====== Information shown
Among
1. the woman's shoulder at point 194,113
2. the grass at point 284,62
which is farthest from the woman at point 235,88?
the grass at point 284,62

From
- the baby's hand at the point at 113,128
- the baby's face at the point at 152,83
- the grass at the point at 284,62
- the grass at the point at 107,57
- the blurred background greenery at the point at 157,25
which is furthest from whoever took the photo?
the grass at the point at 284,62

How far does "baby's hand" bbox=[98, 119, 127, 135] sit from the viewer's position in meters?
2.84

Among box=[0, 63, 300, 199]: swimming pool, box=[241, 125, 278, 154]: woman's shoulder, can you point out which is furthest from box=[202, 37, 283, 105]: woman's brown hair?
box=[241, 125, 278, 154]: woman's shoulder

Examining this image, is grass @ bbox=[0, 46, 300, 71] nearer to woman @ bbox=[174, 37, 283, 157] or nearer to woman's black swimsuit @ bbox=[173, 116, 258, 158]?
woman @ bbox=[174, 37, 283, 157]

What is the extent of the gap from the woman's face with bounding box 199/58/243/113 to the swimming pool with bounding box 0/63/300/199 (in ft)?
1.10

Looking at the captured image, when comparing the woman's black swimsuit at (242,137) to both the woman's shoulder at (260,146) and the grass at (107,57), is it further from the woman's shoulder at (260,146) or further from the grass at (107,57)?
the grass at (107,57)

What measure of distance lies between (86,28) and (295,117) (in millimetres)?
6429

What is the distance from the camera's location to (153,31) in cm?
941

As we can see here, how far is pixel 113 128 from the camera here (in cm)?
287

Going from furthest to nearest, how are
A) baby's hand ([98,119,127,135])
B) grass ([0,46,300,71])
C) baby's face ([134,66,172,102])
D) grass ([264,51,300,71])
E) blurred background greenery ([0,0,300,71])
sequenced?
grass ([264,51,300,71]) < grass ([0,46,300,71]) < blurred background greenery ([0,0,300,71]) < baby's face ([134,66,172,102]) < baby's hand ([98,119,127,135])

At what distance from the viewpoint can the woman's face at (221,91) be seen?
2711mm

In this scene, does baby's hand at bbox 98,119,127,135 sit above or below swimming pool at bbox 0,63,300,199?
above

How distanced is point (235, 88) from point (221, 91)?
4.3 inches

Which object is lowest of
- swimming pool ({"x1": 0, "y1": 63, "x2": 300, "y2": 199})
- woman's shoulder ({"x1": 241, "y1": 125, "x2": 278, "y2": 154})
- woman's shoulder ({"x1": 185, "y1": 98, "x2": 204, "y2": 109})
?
============
- What to produce: Copy out the part of the entries above that begins with the line containing "What is the distance" and ends with the line containing "grass ([264,51,300,71]) <", both lines included, keeping every character unchanged.

- Response to the exercise:
What is the distance from the camera's location to (153,31) in cm?
941

As we can see here, how far is pixel 113 128 from the camera here (in cm)?
287

Going from furthest to nearest, how are
A) baby's hand ([98,119,127,135])
B) grass ([0,46,300,71])
C) baby's face ([134,66,172,102])
D) grass ([264,51,300,71])
E) blurred background greenery ([0,0,300,71])
sequenced?
grass ([264,51,300,71]) < grass ([0,46,300,71]) < blurred background greenery ([0,0,300,71]) < baby's face ([134,66,172,102]) < baby's hand ([98,119,127,135])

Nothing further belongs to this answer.